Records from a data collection
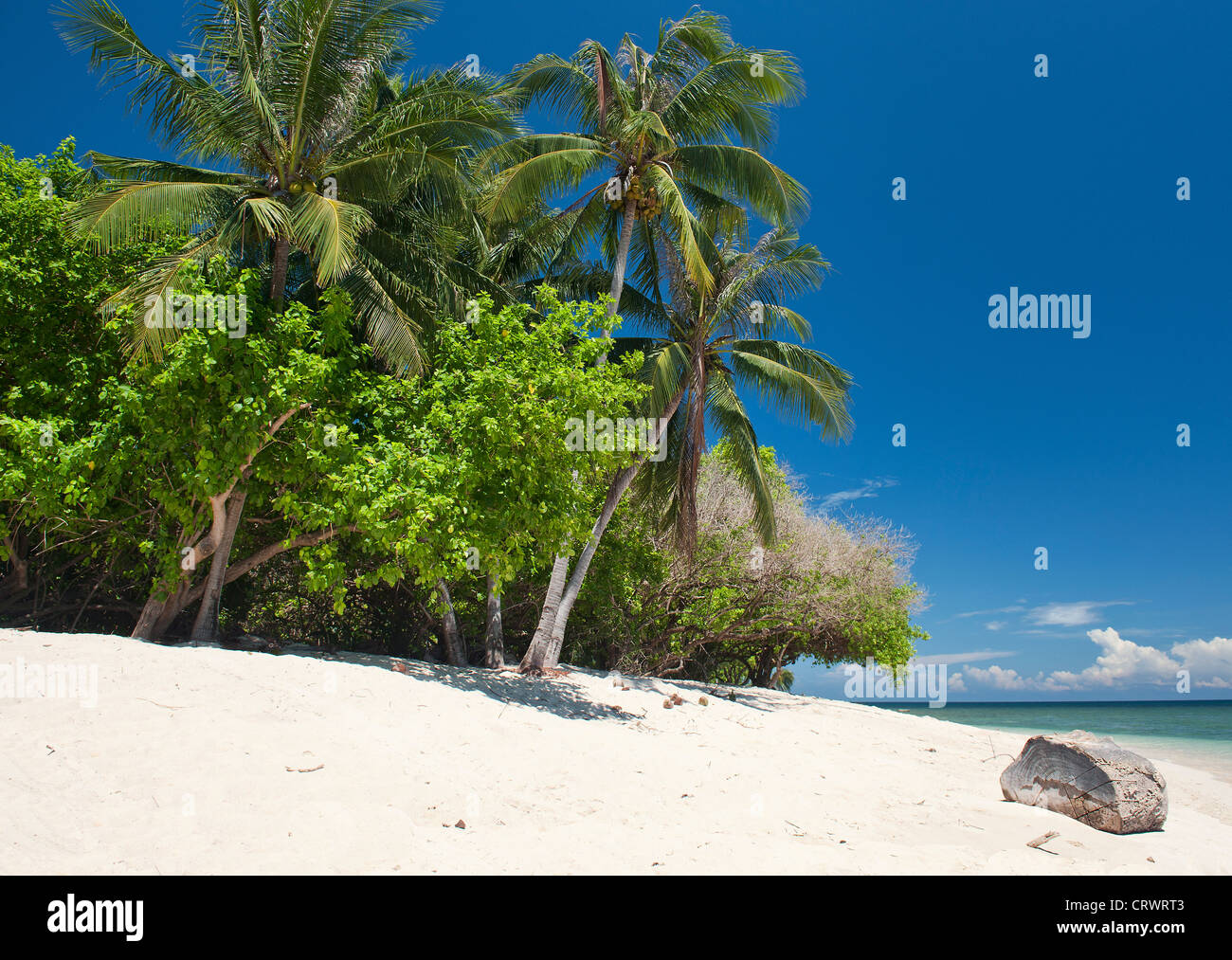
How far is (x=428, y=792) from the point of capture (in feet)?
19.1

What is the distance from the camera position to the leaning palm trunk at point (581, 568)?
12.5 m

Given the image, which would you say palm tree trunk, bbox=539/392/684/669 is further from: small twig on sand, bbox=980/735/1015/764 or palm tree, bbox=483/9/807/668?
small twig on sand, bbox=980/735/1015/764

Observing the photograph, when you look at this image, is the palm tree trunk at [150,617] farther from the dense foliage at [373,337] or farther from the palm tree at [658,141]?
the palm tree at [658,141]

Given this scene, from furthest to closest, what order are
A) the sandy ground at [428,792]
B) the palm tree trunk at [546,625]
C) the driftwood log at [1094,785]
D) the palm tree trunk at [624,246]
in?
the palm tree trunk at [624,246], the palm tree trunk at [546,625], the driftwood log at [1094,785], the sandy ground at [428,792]

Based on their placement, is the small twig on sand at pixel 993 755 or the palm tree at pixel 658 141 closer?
the small twig on sand at pixel 993 755

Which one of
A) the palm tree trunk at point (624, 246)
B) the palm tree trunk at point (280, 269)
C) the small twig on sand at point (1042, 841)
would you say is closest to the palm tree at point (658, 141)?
the palm tree trunk at point (624, 246)

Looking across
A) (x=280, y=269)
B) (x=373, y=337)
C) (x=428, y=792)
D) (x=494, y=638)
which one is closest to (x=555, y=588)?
(x=494, y=638)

» Instruction
Write the full listing out again with every line unchanged, but include no pictures.

» Output for this task
How far is (x=428, y=792) from the point of capture (in feet)?
19.1

What is the distance from the camera position to the leaning palm trunk at point (581, 568)?
12.5 m

Given the image, which would you say palm tree trunk, bbox=539/392/684/669 is further from: small twig on sand, bbox=980/735/1015/764 or palm tree, bbox=483/9/807/668?
small twig on sand, bbox=980/735/1015/764

Observing the photograph, when you look at this image, is the palm tree trunk at [150,617] farther from the dense foliage at [373,337] or farther from the palm tree at [658,141]?
the palm tree at [658,141]

Given this scene, from furthest to closest, what order are
A) the sandy ground at [428,792]
B) the palm tree trunk at [546,625]
C) the driftwood log at [1094,785]
D) the palm tree trunk at [624,246]
in?
the palm tree trunk at [624,246], the palm tree trunk at [546,625], the driftwood log at [1094,785], the sandy ground at [428,792]

Based on their placement, is the small twig on sand at pixel 993 755 or the palm tree at pixel 658 141 closer?
the small twig on sand at pixel 993 755

Which one of
A) the palm tree trunk at point (624, 246)
B) the palm tree trunk at point (280, 269)
C) the small twig on sand at point (1042, 841)
would you say is closest to the palm tree at point (658, 141)?
the palm tree trunk at point (624, 246)

Looking across
A) (x=280, y=269)
B) (x=373, y=337)
C) (x=428, y=792)
D) (x=494, y=638)
which one is closest to (x=555, y=588)?
(x=494, y=638)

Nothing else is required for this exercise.